Their two fellow starters may not be as ballyhooed, but both can hold their own. Winovich was good in limited time last year, proving to be a talented pass-rusher who was also surprisingly stout against the run. It was his first year at the position after spending a season at tight end, which means further improvement could — and should — be expected.
Meanwhile, hype has surrounded Mone ever since he stepped on campus. He hasn’t had much to show for it yet, due to injuries, but when he’s on, he’s on — all one needs to do is watch his tape against Ohio State last year. Mone at his best can not only take on two blockers, but also penetrate into the backfield to snuff the run or create pressure. With those four, Michigan has the best of both worlds: a group that can get after the quarterback while also standing strong against the run.
Who’s not: Chris Wormley, Ryan Glasgow, Taco Charlton and Matt Godin exhausted their eligibility. All were starters — perhaps with the exception of Godin, who was a starter in name but ceded more and more snaps to Hurst as the year progressed — and all are in the NFL now.
Who’s new: A heralded defensive line class comprised of Aubrey Solomon, Luiji Vilain, Kwity Paye, Donovan Jeter, Deron Irving-Bey and Phillip Paea arrived in Ann Arbor this winter and summer. Solomon is the jewel of the class, choosing Michigan on National Signing Day. He was a five-star recruit, standing at 6-foot-3, 288 pounds, and was a huge victory for Michigan on the recruiting trail. Solomon has the potential to not only plug the run, but to be a disruptive pass-rusher. A video of him beating sophomore left guard Ben Bredeson during an Oklahoma Drill made the rounds on Twitter recently, only adding more hype to Solomon’s name. On the edge, Vilain and Paye are prototypical weak-side ends with athleticism in spades, while Jeter has pushed his way into contention for playing time at the three-tech position after enrolling early and bulking up.
Stats in 2016:
Gary: 27 tackles (5 for loss), 1 sack
Winovich: 35 tackles (9.5 for loss), 5 sacks
Hurst: 34 tackles (11.5 for loss), 4.5 sacks
Mone: 10 tackles (1.5 for loss), 1 sack
Outlook: This should be a pretty damn good group, and should be able to come close to replicating last year’s production. Keeping the top group fresh, though, could prove to be an initially difficult task, as the younger linemen adjust and gain more experience. Solomon should provide an instant impact splitting time with the injury-prone Mone, while Dwumfour and Marshall will provide more help on the interior. On the edge, Kemp appears to be the backup to Gary, while Vilain and Paye have drawn early praise from Harbaugh for their work ethic and pass-rush ability. They, along with Jones, will spell Winovich.

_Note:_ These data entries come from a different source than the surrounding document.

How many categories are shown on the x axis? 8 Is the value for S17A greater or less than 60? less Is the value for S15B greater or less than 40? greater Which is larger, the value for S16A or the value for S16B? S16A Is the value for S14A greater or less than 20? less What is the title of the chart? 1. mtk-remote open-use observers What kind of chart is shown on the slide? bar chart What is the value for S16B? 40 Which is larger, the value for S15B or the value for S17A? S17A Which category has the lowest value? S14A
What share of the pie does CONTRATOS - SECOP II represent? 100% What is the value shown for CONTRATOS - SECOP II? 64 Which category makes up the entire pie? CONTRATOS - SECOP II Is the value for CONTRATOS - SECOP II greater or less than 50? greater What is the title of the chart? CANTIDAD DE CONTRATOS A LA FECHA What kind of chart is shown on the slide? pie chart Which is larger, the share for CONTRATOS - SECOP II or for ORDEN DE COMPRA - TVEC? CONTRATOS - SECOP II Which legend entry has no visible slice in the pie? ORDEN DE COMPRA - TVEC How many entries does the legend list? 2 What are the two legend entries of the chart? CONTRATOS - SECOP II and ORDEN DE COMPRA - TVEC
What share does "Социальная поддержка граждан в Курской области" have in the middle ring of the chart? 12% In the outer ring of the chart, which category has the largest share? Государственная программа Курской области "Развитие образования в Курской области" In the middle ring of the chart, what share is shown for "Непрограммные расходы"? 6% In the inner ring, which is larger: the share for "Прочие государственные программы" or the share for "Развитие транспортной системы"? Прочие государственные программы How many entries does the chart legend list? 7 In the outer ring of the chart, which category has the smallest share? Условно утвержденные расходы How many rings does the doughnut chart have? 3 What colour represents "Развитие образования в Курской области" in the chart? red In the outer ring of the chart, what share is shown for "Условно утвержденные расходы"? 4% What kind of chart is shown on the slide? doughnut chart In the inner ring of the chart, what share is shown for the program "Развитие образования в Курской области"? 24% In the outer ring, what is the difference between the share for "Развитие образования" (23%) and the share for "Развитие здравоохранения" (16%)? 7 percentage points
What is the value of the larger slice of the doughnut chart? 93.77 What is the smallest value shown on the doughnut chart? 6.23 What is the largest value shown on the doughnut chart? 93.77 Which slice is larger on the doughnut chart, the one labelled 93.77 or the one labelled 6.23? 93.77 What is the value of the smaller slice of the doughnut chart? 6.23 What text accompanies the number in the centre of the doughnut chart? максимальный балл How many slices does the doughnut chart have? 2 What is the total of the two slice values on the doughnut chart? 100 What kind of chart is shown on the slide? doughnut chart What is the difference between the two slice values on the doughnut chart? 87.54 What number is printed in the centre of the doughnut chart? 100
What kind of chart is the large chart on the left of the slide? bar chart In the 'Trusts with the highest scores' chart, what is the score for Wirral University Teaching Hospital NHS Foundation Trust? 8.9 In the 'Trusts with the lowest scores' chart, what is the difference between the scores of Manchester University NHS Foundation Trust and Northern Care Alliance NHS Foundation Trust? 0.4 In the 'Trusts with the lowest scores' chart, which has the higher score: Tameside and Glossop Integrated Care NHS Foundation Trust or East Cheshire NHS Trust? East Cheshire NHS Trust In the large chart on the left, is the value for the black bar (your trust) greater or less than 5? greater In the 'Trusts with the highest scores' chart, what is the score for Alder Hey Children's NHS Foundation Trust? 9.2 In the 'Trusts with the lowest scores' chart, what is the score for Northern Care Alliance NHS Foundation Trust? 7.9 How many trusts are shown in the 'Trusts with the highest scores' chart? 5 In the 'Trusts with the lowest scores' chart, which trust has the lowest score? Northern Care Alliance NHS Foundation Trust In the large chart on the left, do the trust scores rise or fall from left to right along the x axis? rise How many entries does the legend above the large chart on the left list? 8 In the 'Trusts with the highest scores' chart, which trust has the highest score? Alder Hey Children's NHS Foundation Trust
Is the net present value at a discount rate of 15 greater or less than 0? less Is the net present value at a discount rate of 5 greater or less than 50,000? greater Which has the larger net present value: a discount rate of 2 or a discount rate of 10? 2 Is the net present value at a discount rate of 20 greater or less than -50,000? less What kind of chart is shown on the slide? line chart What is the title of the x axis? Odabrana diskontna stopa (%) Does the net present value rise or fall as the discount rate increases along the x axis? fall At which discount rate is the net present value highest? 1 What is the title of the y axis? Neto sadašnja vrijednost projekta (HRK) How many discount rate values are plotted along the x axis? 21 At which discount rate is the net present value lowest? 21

Edge/Prediction: The starting front is, at this point, pretty much set in stone: Gary-Hurst-Mone-Winovich. There shouldn’t be much of a drop-off, as long as the Wolverines can stay healthy and get the younger players up to speed. While Florida may certainly be a good test for Michigan’s starting defensive line, a better indicator for how the depth is coming along may come against Air Force, with the Falcons’ tricky offensive style and cut-blocking scheme sure to wear out the starters. It’ll be imperative to get the youngsters enough snaps in early games — things get difficult later on, and the Wolverines won’t want to rotate in inexperienced players against the likes of Penn State or Ohio State. Whether Michigan’s defense can play at a similar level to last year’s record-setting unit will largely depend on what happens up front.